TEXT SHOWN =
══════
If you take a look at this post over on their "own" forum boards
http://forums.directv.com/pe/action...read?rootPostID=10135659&returnExpertiseCode=

This is from one of our past posters here (who was banned from the forum for violating rulles, such as having multiple accounts).
He lists and list and lists features that are important to him.
They are valid requests, but posting in that fashion they get lost and don't get the indepth discussion they deserve.

It probably has to do with "legality" too.

If an OFFICIAL DirecTV response was to come on to a forum board... It could be used all over the place... So with that... they couldn't respond quick enough in a forum enviornment... Companies as big as DirecTV go through Legal departments to make sure what they are saying.. CAN be said.

What if they said on X day they are going to release something.
But it didn't come out to Y.... Everyone jumps all over the CSRs for saying it... could you imagin the level it would at if it was in Typed form....
══════
EXERCISE SET =
a) According to the forum post, why was the past poster banned from the forum?
b) Duplicate everything in the forum post from "This is from" down to "in Typed form....".

Stored data entries =
══════
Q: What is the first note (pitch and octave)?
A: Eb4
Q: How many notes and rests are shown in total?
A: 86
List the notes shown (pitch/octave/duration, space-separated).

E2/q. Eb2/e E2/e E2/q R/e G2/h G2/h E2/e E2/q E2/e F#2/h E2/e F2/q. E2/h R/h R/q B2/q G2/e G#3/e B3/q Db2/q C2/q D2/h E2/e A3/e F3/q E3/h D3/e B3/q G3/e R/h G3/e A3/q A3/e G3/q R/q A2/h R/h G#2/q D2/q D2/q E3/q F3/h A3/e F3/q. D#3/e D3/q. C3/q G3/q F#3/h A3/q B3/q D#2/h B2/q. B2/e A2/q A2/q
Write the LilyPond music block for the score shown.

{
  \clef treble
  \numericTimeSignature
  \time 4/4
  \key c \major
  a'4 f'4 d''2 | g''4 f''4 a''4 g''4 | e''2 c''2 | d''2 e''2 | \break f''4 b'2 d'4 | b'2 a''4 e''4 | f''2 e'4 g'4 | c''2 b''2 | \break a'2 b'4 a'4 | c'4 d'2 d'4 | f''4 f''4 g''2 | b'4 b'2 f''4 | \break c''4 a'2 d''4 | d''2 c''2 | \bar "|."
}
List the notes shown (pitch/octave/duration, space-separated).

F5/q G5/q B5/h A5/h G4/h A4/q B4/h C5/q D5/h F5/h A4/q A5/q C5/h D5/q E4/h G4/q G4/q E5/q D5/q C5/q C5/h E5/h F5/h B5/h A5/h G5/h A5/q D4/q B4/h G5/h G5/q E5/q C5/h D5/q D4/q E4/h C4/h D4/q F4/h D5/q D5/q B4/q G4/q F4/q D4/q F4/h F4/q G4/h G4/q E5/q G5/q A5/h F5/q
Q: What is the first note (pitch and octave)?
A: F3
══════
EXPECTED RESPONSES =
a) For violating rules, such as having multiple accounts.

b)
This is from one of our past posters here (who was banned from the forum for violating rulles, such as having multiple accounts).
He lists and list and lists features that are important to him.
They are valid requests, but posting in that fashion they get lost and don't get the indepth discussion they deserve.

It probably has to do with "legality" too.

If an OFFICIAL DirecTV response was to come on to a forum board... It could be used all over the place... So with that... they couldn't respond quick enough in a forum enviornment... Companies as big as DirecTV go through Legal departments to make sure what they are saying.. CAN be said.

What if they said on X day they are going to release something.
But it didn't come out to Y.... Everyone jumps all over the CSRs for saying it... could you imagin the level it would at if it was in Typed form....